Not that they haven’t tried. Since the fall of the Taliban several women’s associations have been formed. Some of them were even active during the Taliban reign, for instance organising schooling for girls, teaching women about hygiene and running literacy courses. The great heroine from the Taliban time is Karzai’s health minister, Souhaila Sedique, Afghanistan ’s only female general. She kept up the instruction of medicine for women and managed to reopen the women’s section at the hospital where she worked after the Taliban had closed it. She was one of very few women under the Taliban who refused to wear the burka. In her own words: ‘When the religious police came with their canes and raised their arms to hit me, I raised mine to hit them back. Then they lowered their arms and let me go.’

But even Souhaila seldom went out while the Taliban ruled. She was driven to the hospital every morning, wrapped up in a big shawl, and driven back every evening. ‘Afghan women have lost their confidence,’ she said bitterly after the Taliban fell.

A women’s organisation tried to organise a demonstration just one week after the Taliban fled. They gathered in Mikrorayon, in pumps and slippers, to march on the town. Most of them had tossed the burka recklessly over their shoulders, but the authorities stopped the demonstration, arguing that they could not guarantee the women’s safety. Each time they tried to gather they were stopped.

Now the girls’ schools have reopened and young women flock to the universities; some have even got their old jobs back. A weekly magazine is published, by and for women, and Hamid Karzai never lets an opportunity pass without talking about the rights of women.

Several women were prominent during the legislative assembly Loya Jirga in June 2002. The most outspoken were made fun of by the turbaned men in the assembly, but they never gave up. One of them demanded a female Minister of Defence, to great booing. ‘ France has that,’ she maintained.

But for the masses very little has changed. In the families, tradition is all – the men decide. Only a small number of Kabul women renounced the burka during the first spring after the fall of the Taliban, and very few of them know that their ancestors, Afghan women in the last century, were strangers to the burka. The burka had been used for centuries but not by large numbers of the population. It was reintroduced during the reign of Habibullah, from 1901 to 1919. He decreed that the two hundred women in his harem should wear them, so as not to entice other men with their pretty faces when they were outside the palace doors. Their veils were of silk with intricate embroidery and Habibullah’s princesses wore burkas embroidered with gold thread. The burka became a garment of the upper classes, shielding women from the eyes of the masses. During the fifties the use of the burka was widespread, but only amongst the rich.
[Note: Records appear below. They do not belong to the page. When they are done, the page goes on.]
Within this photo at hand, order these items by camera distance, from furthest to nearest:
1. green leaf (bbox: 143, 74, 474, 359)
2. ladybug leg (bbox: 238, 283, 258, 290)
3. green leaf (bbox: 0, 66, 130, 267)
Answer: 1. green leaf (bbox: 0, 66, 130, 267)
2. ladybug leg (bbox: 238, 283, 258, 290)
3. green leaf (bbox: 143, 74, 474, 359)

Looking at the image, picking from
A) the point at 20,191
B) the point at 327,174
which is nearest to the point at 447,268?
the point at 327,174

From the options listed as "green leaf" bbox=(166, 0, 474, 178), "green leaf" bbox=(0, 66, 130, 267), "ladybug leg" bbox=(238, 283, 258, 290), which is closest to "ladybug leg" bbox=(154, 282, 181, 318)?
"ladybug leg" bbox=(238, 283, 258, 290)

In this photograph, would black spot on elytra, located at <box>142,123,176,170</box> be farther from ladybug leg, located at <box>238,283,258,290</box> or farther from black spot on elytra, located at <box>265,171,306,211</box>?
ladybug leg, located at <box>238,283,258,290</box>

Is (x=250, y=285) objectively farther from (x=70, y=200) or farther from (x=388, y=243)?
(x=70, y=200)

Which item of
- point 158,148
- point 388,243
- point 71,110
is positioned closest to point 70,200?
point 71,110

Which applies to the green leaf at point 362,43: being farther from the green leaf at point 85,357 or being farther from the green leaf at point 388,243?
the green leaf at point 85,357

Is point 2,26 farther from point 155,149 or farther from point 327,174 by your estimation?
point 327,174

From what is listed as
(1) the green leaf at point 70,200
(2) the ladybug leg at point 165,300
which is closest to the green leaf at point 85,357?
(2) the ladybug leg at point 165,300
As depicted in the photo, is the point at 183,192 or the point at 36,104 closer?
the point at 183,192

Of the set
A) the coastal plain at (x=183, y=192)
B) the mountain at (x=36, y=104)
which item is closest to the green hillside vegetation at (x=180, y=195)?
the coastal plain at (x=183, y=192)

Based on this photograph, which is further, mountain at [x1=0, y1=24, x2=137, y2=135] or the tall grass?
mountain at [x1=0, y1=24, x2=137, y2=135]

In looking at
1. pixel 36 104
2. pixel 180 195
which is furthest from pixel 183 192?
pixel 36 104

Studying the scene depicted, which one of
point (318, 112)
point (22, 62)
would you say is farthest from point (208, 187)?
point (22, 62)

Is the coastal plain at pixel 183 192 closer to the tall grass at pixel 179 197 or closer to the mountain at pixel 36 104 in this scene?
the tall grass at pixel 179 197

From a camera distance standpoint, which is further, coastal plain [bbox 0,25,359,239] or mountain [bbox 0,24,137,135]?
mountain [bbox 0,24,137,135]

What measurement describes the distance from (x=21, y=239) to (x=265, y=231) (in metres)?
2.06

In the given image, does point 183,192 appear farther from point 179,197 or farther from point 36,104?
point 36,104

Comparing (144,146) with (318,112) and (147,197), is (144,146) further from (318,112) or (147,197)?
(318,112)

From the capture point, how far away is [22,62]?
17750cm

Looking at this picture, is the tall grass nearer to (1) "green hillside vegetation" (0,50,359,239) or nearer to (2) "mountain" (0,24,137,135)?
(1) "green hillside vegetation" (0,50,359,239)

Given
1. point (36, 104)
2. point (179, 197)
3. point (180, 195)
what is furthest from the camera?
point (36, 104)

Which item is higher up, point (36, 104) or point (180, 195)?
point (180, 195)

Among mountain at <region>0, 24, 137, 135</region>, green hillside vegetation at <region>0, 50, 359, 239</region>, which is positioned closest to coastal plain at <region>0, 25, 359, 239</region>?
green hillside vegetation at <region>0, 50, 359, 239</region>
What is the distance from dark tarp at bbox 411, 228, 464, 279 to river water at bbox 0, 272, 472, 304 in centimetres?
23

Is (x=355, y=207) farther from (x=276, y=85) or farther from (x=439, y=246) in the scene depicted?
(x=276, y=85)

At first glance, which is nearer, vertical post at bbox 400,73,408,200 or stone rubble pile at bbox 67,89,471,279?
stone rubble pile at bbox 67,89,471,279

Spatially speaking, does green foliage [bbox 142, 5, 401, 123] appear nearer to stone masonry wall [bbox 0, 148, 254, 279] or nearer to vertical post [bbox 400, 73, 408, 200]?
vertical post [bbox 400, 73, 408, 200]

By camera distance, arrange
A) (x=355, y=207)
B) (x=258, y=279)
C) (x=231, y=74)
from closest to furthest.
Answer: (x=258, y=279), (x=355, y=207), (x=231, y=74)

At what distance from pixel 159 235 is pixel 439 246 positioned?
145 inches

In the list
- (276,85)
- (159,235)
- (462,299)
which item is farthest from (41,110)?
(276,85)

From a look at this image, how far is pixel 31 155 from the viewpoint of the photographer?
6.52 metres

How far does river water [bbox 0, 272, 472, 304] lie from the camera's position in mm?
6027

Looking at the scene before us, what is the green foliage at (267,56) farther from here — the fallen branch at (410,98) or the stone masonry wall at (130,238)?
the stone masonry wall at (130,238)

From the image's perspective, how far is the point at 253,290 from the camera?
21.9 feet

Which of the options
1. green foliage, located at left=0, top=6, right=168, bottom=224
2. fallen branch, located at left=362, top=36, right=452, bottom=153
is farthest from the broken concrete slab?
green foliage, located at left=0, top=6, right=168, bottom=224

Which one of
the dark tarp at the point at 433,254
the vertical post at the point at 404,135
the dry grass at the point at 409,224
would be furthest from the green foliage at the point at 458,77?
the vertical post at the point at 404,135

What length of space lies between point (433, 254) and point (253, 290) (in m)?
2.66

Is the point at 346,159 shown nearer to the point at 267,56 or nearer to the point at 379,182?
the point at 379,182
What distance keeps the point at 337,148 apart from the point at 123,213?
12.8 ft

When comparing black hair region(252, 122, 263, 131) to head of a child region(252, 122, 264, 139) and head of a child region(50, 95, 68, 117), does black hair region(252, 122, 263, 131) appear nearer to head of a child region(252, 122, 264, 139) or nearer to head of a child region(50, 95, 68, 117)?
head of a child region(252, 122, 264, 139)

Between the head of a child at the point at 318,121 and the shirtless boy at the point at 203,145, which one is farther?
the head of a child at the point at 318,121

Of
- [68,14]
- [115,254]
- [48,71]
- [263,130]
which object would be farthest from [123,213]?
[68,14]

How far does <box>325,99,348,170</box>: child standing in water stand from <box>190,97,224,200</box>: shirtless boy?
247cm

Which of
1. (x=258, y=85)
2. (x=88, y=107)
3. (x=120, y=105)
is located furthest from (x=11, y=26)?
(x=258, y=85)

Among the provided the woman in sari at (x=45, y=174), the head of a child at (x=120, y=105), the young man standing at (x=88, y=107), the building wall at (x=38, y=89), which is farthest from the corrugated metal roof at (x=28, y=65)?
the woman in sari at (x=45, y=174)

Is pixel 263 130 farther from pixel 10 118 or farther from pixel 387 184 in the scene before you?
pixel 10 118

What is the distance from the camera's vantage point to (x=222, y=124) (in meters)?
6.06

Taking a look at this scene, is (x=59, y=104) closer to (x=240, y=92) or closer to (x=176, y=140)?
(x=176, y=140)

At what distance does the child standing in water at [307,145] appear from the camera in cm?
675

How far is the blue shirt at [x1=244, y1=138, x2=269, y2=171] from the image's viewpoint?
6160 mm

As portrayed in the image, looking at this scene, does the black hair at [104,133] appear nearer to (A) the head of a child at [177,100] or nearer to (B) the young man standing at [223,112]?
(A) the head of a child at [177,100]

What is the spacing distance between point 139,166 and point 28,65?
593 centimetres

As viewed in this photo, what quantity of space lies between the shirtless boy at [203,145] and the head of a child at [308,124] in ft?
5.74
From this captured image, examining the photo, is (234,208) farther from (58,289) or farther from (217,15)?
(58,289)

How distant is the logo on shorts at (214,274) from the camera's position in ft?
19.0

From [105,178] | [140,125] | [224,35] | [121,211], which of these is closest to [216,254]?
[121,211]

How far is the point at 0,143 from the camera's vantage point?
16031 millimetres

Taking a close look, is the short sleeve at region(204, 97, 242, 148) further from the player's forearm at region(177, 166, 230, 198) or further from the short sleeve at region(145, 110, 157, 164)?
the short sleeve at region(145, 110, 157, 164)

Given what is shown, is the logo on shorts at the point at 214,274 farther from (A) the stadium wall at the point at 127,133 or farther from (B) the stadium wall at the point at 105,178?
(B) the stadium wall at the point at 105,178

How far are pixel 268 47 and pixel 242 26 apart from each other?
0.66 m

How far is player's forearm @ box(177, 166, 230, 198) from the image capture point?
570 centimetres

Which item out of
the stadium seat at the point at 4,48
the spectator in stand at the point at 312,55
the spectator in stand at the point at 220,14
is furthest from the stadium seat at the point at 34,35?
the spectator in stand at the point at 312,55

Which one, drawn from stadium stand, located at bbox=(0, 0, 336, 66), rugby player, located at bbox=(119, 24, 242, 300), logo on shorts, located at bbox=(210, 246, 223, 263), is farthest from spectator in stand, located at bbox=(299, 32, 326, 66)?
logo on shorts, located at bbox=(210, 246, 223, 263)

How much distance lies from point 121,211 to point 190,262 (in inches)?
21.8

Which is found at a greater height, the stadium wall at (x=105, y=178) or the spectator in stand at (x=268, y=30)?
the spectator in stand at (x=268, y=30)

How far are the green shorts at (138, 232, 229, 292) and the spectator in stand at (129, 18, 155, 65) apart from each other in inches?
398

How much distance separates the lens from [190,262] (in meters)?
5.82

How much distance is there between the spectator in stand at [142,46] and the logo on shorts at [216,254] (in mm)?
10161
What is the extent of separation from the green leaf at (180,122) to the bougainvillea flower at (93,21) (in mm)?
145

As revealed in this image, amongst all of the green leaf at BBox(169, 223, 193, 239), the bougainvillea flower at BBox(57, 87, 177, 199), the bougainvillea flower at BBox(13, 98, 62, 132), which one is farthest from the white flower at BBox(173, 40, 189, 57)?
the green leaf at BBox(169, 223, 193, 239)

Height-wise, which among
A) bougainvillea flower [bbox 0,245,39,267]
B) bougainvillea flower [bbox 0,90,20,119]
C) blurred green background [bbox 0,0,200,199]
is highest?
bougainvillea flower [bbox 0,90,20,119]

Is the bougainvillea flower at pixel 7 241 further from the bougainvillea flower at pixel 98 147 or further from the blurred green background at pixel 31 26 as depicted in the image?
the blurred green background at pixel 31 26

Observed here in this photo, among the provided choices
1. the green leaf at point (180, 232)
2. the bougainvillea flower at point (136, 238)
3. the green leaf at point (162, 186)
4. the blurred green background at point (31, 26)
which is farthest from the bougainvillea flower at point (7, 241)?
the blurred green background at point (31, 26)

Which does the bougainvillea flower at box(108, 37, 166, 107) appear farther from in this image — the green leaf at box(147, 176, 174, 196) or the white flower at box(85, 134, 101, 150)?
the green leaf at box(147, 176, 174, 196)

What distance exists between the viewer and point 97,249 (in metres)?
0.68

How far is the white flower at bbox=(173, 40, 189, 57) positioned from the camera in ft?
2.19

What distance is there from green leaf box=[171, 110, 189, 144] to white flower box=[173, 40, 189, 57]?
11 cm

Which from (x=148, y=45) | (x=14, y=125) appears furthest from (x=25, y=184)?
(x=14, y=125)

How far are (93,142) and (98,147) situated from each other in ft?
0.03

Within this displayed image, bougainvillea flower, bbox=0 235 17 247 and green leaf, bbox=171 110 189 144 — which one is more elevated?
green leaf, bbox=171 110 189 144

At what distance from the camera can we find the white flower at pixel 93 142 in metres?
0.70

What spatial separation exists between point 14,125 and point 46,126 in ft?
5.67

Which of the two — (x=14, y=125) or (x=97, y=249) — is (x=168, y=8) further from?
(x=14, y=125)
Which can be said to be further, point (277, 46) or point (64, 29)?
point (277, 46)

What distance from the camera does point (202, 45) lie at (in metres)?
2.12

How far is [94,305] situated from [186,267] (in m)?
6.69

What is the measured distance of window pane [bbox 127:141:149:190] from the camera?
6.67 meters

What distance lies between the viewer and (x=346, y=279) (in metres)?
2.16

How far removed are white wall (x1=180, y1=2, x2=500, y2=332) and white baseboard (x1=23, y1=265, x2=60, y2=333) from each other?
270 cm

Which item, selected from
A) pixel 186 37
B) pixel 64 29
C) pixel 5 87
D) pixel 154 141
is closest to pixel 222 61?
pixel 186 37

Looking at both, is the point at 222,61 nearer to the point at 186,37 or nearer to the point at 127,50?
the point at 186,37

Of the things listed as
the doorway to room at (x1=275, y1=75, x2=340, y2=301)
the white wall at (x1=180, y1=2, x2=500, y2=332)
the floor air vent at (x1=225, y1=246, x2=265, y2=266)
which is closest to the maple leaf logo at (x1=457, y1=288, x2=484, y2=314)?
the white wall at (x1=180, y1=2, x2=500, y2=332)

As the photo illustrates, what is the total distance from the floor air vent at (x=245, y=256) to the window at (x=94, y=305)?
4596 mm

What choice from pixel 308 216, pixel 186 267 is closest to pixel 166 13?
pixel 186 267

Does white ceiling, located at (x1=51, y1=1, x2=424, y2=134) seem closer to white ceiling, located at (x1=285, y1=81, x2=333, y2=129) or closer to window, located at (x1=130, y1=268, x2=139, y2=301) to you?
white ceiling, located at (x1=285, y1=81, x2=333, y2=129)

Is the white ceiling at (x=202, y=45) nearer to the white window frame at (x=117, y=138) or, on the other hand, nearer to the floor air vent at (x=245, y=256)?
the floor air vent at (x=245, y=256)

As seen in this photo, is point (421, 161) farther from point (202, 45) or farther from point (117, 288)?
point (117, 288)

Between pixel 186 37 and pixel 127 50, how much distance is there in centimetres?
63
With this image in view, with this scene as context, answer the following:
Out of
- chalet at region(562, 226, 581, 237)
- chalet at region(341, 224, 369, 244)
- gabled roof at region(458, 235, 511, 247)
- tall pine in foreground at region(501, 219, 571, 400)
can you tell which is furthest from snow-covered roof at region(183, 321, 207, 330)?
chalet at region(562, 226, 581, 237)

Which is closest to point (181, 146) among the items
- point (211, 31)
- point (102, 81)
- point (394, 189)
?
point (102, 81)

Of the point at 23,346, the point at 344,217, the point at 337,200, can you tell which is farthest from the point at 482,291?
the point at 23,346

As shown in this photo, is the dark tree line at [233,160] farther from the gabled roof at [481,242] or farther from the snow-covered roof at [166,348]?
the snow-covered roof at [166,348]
The concealment of women had its opponents. In 1959 the prime minister, Prince Daoud, shocked the population when he and his wife appeared on the national day, she without a burka. He had persuaded his brother to make his wife do the same, and he asked ministers to throw away their wives’ burkas. Already the next day, in Kabul ’s streets, women were walking around in long coats, dark glasses and a little hat; women who had previously tramped around completely covered up. As the use of the burka had started amongst the upper classes, so they were the first to throw them off. The garment was now a status symbol amongst the poor, and many maids and servant girls took over the silk burkas of their employers. Initially it was only the ruling Pashtoon who covered their women, but now other ethnic groups took on the custom. But Prince Daoud wanted to rid the country of the burka completely. In 1961 a law was passed which forbade the use of the burka by civil servants. They were encouraged to dress in western clothes. It took many years for the law to be implemented but in the 1970s there was hardly a teacher or secretary in Kabul who did not wear a skirt and blouse; the men wore suits. However, the underdressed women risked being shot in the legs or having acid sprayed in their faces by fundamentalists. When the civil war broke out and Islamic law took over, more and more women covered up. When the Taliban arrived all female faces disappeared from Kabul ’s streets.